Ela me olhou com cara de quem não estava acreditando e perguntou? “Você é rica”?  Respondi: “Sim, sou muito rica. Não de bens materiais, mas da graça e misericórdia de Deus. Aposentei-me com 10 salários (4 do marido e 6 meus), mas o Lula já me subtraiu 3, portanto sobrevivo decentemente com os 7 que me restam, comprando  o que me agrada, pois não gasto com medicamentos. Apesar da minha idade avançada, tenho uma saúde ferro e não gasto em farmácias”.

         Ela fez um gesto de importância e disse: “Eu pago quase isso de condomínio e empregada, em minha espaçosa cobertura no Novo Leblon. Meu marido era um alto oficial da Aeronáutica e me deixou uma pensão excelente, fora a minha, que é de professora universitária”.

         Achei que ela estava sendo muito generosa em dar atenção a uma pobre microempresária, aposentada em Duque de Caxias (RJ), e continuamos conversando. Lá para o final do almoço, ela me confessou que vive deprimida, que a vida financeiramente folgada da qual usufrui não a torna feliz; que os filhos (ocupando altos cargos em Brasília) não têm tempo para ela, enfim, que se sente muito abandonada.

         Eu disse que em geral criamos os filhos para que eles sejam felizes e realizados, não para nos apoiarem na velhice. Tenho duas filhas - uma no Brasil e outra na Alemanha - mas nunca exijo coisa alguma da parte delas. Tenho boa saúde, um trabalho gratificante, muitos amigos na cidade e na Internet (poucos na Igreja) e adoro trabalhar no serviço caseiro, o que não podia fazer, por falta de tempo, quando era microempresária. Contei que adoro ter amigos. Por exemplo, quando entro na agência do Bradesco, onde tenho uma conta, as meninas das caixas ficam disputando o “prazer de atender a Mary”. E o gerente, um jovem que me chama de “Vó”, muitas vezes deixa um cliente sentado à sua frente e vem me abraçar e beijar, quando me vê entrando na agência. Sou uma cliente sem a menor importância financeira para o Banco. Mesmo assim eles me amam, porque tenho uma palavra com sabor de eternidade, levo suco de frutas para eles e estou sempre sorrindo e vestida com elegância.

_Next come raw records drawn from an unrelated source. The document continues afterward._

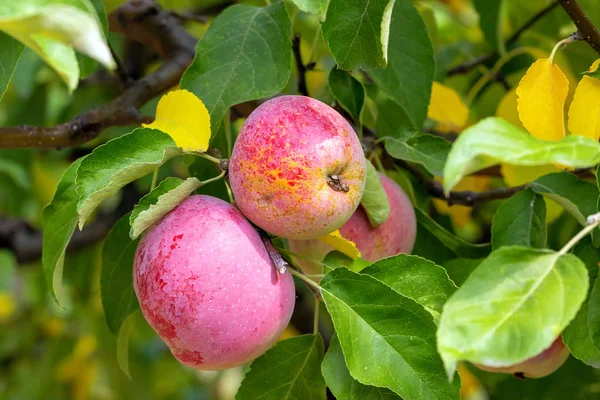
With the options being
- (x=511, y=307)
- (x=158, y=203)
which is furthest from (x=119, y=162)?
(x=511, y=307)

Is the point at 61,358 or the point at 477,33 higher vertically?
the point at 477,33

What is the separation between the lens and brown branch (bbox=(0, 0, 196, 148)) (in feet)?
3.14

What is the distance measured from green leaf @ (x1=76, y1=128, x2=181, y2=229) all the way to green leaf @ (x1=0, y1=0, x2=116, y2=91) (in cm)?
19

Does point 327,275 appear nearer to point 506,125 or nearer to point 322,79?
point 506,125

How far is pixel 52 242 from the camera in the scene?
832 millimetres

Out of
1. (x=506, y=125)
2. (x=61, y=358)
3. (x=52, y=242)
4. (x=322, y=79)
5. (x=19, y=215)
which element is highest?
(x=506, y=125)

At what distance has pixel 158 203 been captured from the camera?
2.38 ft

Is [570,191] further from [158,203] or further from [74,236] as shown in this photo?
[74,236]

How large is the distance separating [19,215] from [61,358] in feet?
1.78

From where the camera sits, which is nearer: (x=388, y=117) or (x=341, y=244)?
(x=341, y=244)

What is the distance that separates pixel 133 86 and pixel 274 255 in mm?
474

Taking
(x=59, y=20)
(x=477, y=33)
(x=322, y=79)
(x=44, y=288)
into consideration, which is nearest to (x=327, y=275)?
(x=59, y=20)

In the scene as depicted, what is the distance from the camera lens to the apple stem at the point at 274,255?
2.48 feet

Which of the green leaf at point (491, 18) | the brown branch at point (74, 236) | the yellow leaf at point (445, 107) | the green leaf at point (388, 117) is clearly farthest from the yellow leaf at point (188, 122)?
the brown branch at point (74, 236)
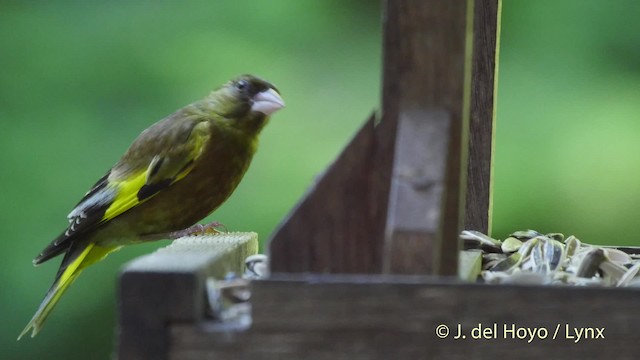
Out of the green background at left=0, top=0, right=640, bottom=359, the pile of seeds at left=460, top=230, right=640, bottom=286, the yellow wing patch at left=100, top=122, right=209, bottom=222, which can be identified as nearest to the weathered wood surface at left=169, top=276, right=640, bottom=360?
the pile of seeds at left=460, top=230, right=640, bottom=286

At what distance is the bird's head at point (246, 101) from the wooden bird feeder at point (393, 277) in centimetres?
105

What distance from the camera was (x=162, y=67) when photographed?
9.67 ft

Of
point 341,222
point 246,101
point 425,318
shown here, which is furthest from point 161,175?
point 425,318

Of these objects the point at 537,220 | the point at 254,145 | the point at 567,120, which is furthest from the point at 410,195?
the point at 567,120

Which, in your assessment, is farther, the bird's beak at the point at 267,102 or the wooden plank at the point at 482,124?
the bird's beak at the point at 267,102

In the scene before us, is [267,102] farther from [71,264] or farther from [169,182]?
[71,264]

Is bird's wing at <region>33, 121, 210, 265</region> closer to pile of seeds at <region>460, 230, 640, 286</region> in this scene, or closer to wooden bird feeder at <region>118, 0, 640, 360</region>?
pile of seeds at <region>460, 230, 640, 286</region>

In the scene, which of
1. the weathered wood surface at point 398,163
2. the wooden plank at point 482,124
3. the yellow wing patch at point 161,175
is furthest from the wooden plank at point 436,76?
the yellow wing patch at point 161,175

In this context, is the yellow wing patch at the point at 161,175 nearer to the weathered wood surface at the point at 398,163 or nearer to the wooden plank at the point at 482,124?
the wooden plank at the point at 482,124

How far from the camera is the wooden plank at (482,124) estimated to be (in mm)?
1620

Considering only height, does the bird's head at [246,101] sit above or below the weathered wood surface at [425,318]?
above

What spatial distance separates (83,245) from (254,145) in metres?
0.39

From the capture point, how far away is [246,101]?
204cm

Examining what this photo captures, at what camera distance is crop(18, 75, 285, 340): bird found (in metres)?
1.86
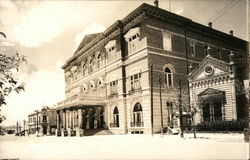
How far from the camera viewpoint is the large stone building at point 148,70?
25844 mm

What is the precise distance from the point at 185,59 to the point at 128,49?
6935mm

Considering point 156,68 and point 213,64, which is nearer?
point 213,64

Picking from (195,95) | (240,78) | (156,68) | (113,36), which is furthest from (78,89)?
(240,78)

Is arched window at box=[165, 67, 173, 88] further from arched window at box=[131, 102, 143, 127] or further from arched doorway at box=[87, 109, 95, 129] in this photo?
arched doorway at box=[87, 109, 95, 129]

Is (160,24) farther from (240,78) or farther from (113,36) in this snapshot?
(240,78)

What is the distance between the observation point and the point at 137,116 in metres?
27.8

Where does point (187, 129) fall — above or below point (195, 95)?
below

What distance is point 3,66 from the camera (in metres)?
8.45

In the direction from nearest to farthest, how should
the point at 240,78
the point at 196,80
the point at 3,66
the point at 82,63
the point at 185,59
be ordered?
the point at 3,66
the point at 240,78
the point at 196,80
the point at 185,59
the point at 82,63

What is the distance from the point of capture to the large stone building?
25.8 meters

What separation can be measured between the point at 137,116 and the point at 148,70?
5.25 metres

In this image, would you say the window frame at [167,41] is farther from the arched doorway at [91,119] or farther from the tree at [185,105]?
the arched doorway at [91,119]

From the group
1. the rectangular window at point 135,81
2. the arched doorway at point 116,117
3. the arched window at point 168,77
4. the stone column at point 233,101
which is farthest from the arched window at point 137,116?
the stone column at point 233,101

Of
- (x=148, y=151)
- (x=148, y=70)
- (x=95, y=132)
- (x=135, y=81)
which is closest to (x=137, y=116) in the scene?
(x=135, y=81)
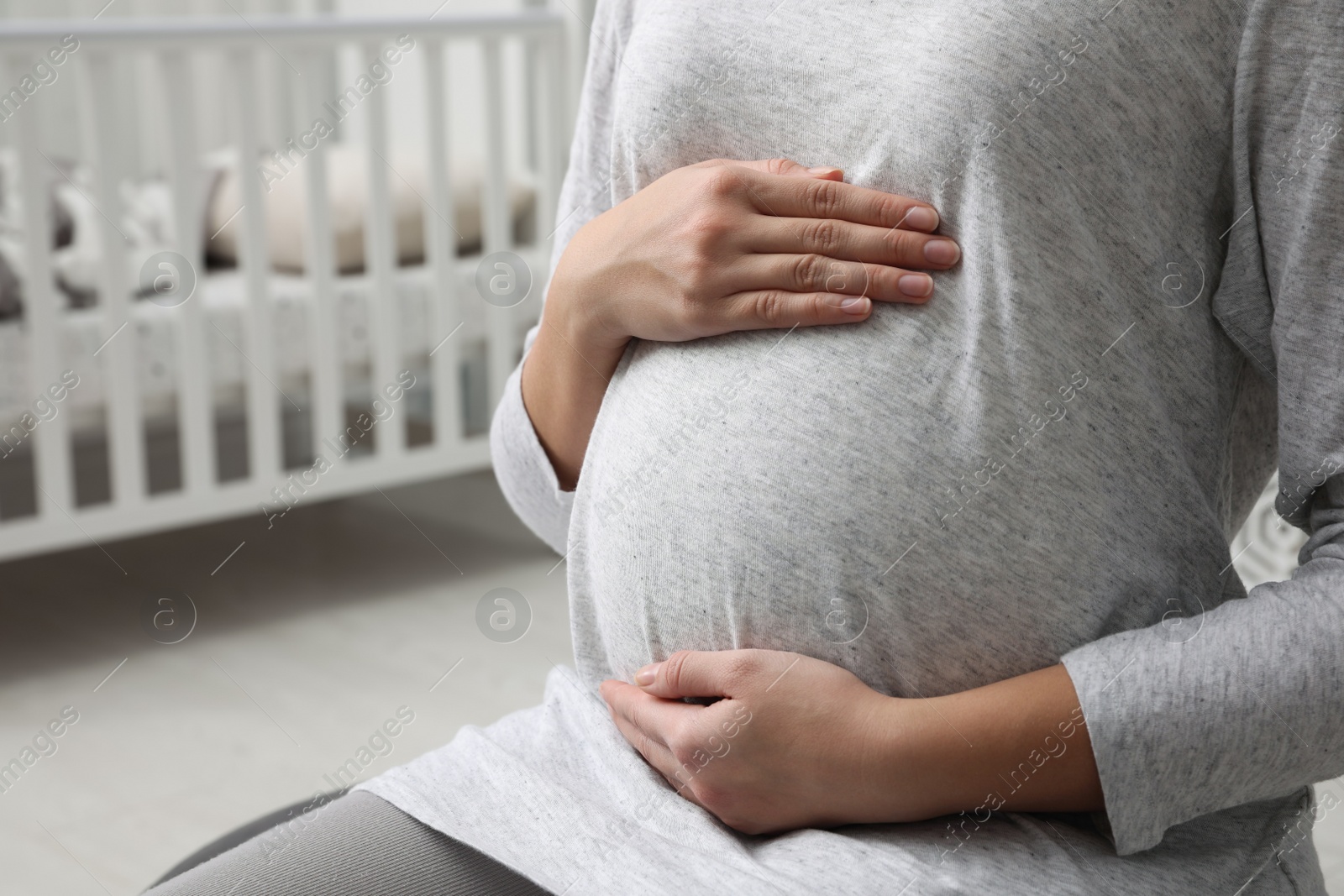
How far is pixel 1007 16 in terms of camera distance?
0.54 metres

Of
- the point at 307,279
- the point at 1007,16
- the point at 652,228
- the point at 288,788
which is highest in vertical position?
the point at 1007,16

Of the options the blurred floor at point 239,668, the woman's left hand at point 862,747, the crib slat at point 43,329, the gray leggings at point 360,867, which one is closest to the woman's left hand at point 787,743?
the woman's left hand at point 862,747

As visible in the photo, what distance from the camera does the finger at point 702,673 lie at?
54 centimetres

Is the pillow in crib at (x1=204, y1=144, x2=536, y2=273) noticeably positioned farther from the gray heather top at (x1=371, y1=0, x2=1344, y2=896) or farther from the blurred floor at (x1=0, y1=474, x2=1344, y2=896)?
the gray heather top at (x1=371, y1=0, x2=1344, y2=896)

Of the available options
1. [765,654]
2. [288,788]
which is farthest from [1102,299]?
[288,788]

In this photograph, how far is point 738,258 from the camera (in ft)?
1.91

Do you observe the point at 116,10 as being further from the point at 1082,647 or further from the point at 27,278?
the point at 1082,647

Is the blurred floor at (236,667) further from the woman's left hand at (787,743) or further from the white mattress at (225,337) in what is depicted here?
the woman's left hand at (787,743)

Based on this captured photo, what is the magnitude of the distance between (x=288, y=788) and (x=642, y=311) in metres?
1.16

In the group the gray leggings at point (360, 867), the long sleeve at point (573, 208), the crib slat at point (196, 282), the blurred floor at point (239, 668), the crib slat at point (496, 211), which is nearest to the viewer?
the gray leggings at point (360, 867)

Depois disso, entrei de sola na pregação do Evangelho, mostrando que sem Cristo no coração (ela é espírita kardecista) ninguém pode ser feliz, porque Ele é o Criador e sustentador do universo; Ele é Deus como o Pai e somente Ele pode nos dar vida abundante em todos os sentidos. Contei como me tornei uma cristã de verdade lendo o Novo Testamento. Falei que lendo a Bíblia podemos encontrar Jesus Cristo e somente através Dele, podemos nos tornar filhos de Deus - (João 1:12 - e não apenas criaturas, como somos, antes disso). Somente em Cristo podemos receber a salvação e ficar sob a Sua garantia eterna. Citei João 3:16; 8:24 e 32. 

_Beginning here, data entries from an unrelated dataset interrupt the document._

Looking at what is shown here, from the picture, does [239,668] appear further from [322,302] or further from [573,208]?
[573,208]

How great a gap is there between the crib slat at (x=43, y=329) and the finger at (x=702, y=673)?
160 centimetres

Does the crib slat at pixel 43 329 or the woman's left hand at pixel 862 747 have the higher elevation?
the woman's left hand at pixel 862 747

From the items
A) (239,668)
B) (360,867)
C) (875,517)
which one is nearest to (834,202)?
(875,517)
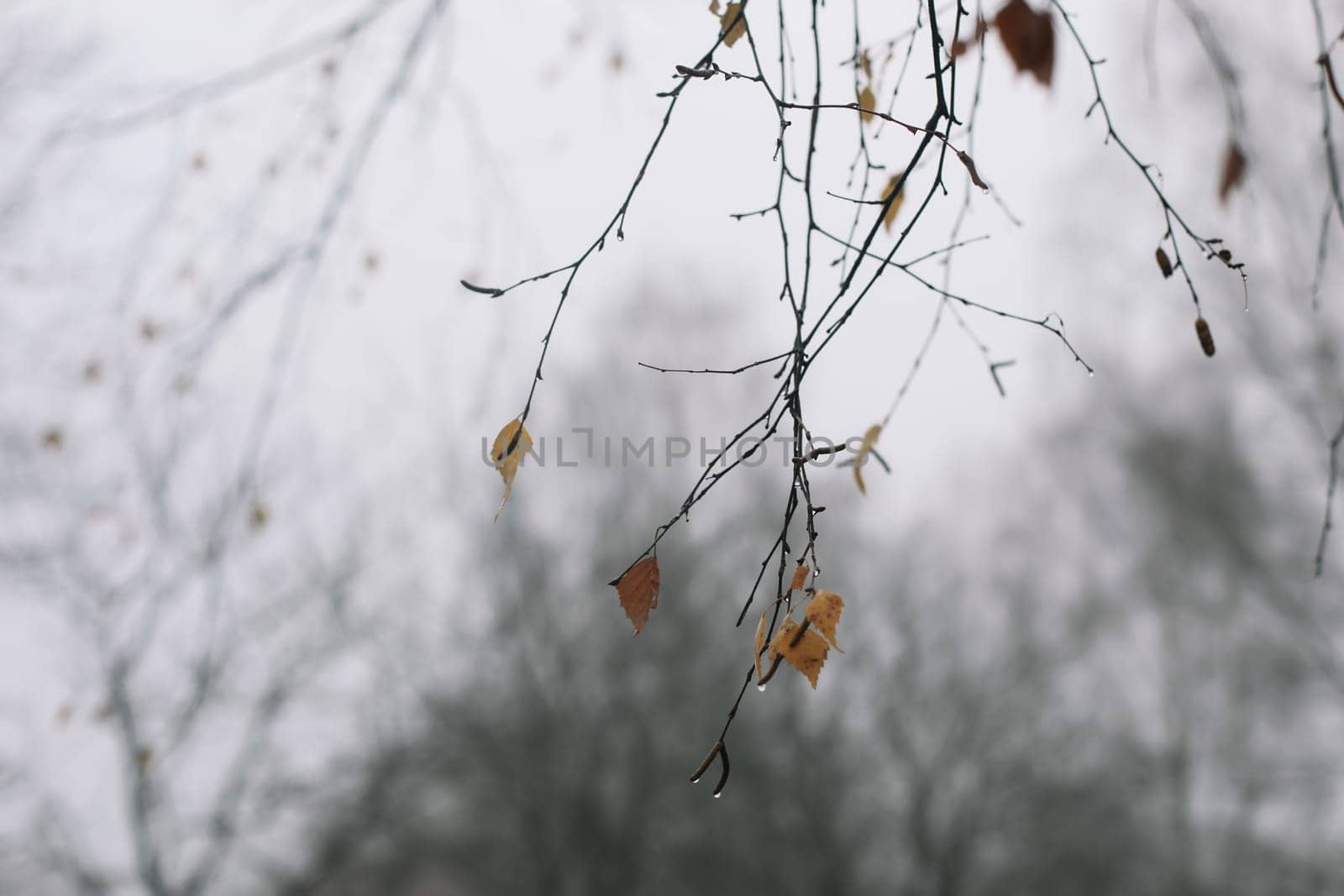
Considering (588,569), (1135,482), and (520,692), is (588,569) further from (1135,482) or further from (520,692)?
(1135,482)

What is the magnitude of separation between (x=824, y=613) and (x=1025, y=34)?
552 mm

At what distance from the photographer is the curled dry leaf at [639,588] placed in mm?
953

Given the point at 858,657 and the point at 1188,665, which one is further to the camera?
the point at 1188,665

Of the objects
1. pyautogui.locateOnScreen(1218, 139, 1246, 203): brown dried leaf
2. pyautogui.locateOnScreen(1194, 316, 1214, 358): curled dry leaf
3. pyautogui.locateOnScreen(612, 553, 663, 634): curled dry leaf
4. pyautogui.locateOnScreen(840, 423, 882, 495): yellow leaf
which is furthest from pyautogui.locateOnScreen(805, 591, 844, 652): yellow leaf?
pyautogui.locateOnScreen(1218, 139, 1246, 203): brown dried leaf

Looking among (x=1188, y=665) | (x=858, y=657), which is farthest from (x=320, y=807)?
(x=1188, y=665)

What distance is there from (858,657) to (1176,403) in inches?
154

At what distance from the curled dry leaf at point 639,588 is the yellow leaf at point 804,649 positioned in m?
0.13

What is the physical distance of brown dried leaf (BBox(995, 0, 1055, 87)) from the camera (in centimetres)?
90

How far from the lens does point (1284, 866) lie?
368 inches

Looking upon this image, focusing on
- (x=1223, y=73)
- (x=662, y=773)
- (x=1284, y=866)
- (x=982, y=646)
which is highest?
(x=982, y=646)

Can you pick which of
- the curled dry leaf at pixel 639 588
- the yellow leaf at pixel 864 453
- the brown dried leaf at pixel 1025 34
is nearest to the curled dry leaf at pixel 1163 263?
the brown dried leaf at pixel 1025 34

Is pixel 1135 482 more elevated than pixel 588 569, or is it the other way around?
pixel 1135 482

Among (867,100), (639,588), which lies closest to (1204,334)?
(867,100)

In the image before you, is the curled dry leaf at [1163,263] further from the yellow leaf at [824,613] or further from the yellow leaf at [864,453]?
the yellow leaf at [824,613]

         Ela começou a criticar as igrejas evangélicas com as suas exibições escandalosas e as petições de dinheiro. Respondi que se alguém tem Cristo no coração lê a Bíblia diariamente e escuta boa música, só precisa ir à Igreja uma vez por semana. A Bíblia contém tudo de que necessitamos para que nos tornemos excelentes cidadãos neste mundo e garantidos candidatos ao céu (2 Timóteo 3:15-16). Pedi que ela jamais confiasse em programas evangélicos de TV, pois quase todos são perigosamente destrutivos quanto à sã doutrina. Isso porque ela contou que, às vezes, quando se lembra, liga a TV no pregador  “Malacheia”.

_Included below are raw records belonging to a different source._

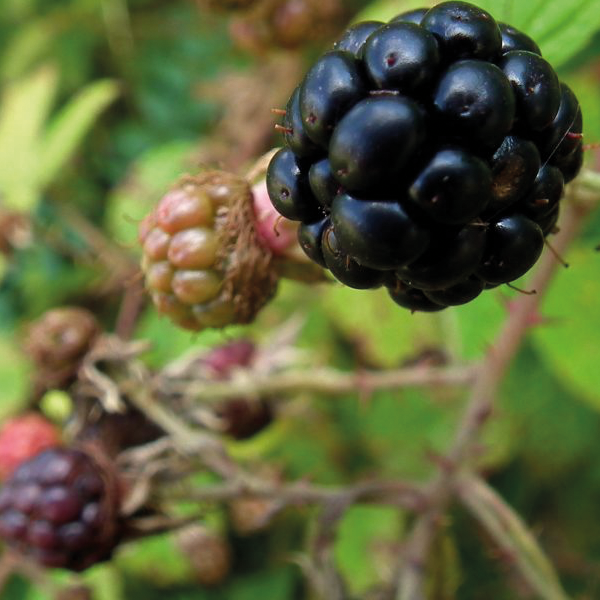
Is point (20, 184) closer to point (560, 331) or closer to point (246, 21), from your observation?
point (246, 21)

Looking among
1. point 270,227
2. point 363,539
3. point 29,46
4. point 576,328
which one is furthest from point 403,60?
point 29,46

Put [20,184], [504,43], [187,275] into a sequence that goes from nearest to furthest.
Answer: [504,43] → [187,275] → [20,184]

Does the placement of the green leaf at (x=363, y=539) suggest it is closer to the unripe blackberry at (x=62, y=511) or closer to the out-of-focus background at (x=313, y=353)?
the out-of-focus background at (x=313, y=353)

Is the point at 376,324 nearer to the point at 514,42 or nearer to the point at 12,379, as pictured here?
the point at 12,379

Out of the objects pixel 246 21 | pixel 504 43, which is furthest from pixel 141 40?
pixel 504 43

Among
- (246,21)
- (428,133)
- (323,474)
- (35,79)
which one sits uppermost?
(428,133)

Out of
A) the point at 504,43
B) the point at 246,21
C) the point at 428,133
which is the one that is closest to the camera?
the point at 428,133

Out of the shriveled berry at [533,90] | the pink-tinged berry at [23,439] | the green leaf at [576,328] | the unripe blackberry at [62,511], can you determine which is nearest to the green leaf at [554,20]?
the shriveled berry at [533,90]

Não sei se ela me levou a sério. Dei-lhe o meu cartão de visitas com o telefone e o e-mail. Se ela quiser saber mais sobre Cristo e Sua santa Palavra, que me procure. Já dei o recado. Agora espero que o Espírito Santo  a convença do pecado (de freqüentar o espiritismo), da justiça (que somente Cristo nos dá)  e do juízo (contra quem não aceita essa justiça)  e a leve a Cristo. Isso as igrejas agora não estão conseguindo fazer, pois, quando muito, levam alguns “convencidos” a ocupar os seus bancos. E como a Palavra de Deus não volta vazia, talvez esta senhora, mesmo não me procurando, abandone a religião de Alan Kardec e se volte para o grande Deus e Salvador Jesus Cristo!

 

Mary Schultze, 12/02/2008.

www.crp.org.br/Mary.htm

 

Se confessarmos os nossos pecados, ele é fiel e justo para nos perdoar os pecados, e nos purificar de toda a injustiça. (1 João 1:9)
...o sangue de Jesus Cristo, seu Filho, nos purifica de todo o pecado. (1 João 1:7)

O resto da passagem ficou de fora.